**** Given passage ****

I'm fairly unschooled in category theory, but:

In Haskell programming we often (pretend that we) work with the category Hask, whose objects are Haskell types and morphisms are Haskell functions.

Applying that understanding to your example, I see that B and A are objects, and f is a morphism between them.

g is however not a morphism between C and f, so there should be no attempt to draw g as an arrow between C and the f arrow.

If we apply the right-associativity of the -> type constructor, we get g :: C -> (B -> A). B -> A itself is a Haskell type, and so should be an object of Hask in its own right. f is however not that object; it is one particular value in the type B -> A, but the B -> A object would be the type itself.

This also makes sense thinking purely in Haskell terms. Just because g applied to a value of type C gives us some function of type B -> A, that doesn't mean g's return value has anything to do with f, which is some other function of type B -> A.

So that gives us f as a morphism drawn between the object B and the object A, and g as a morphism drawn between the object C and the object B -> A.

Here's where my category theory knowledge breaks down. It seems obvious that there should be some sort of relationship between f and the object B -> A, as in Haskell f is a value in the type B -> A. I don't know what that relationship is in category theory terms.

C. A. McCann's answer makes it sound like you need to handle that by some "extra" relationships that aren't modelled directly by the category. So as far as the category is concerned, the object B -> A might as well be called D; it has no relationship to anything else except as given by the morphisms connecting it to other objects. It's only in combination with other information from "outside" the category that we can identify the connection between A, B, f, and D (really B -> A). But I may be misunderstanding that description.

****

> **Exercise task 1**: Copy the entries below word for word, leaving out the pictures.

**** Data to process ****

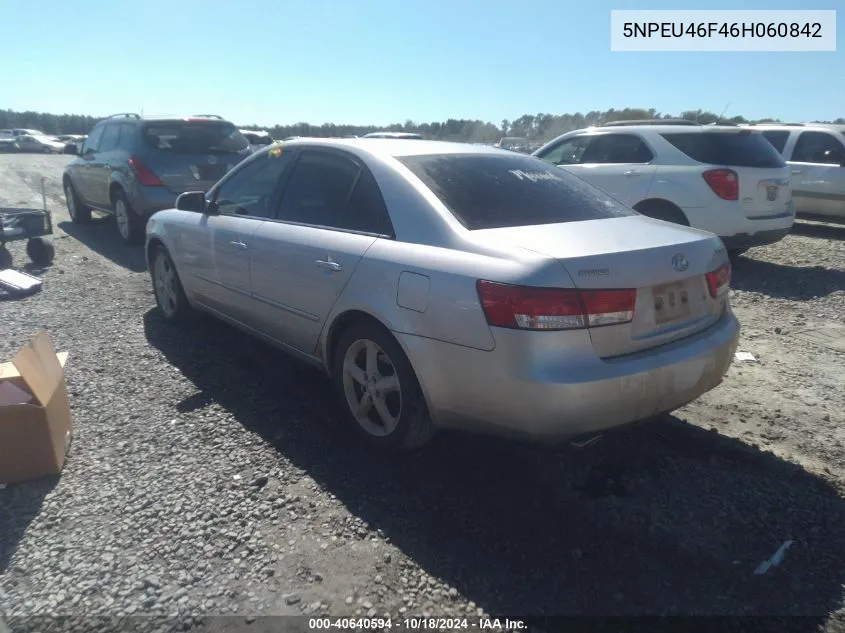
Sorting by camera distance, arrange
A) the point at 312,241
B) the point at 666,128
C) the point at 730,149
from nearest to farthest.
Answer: the point at 312,241 → the point at 730,149 → the point at 666,128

****

> **Exercise task 2**: According to the post about the category Hask, what are that category's objects and morphisms?

> **Full output 1**:
Sorting by camera distance, arrange
A) the point at 312,241
B) the point at 666,128
C) the point at 730,149
from nearest to farthest.
Answer: the point at 312,241 → the point at 730,149 → the point at 666,128

> **Full output 2**: Its objects are Haskell types, and its morphisms are Haskell functions.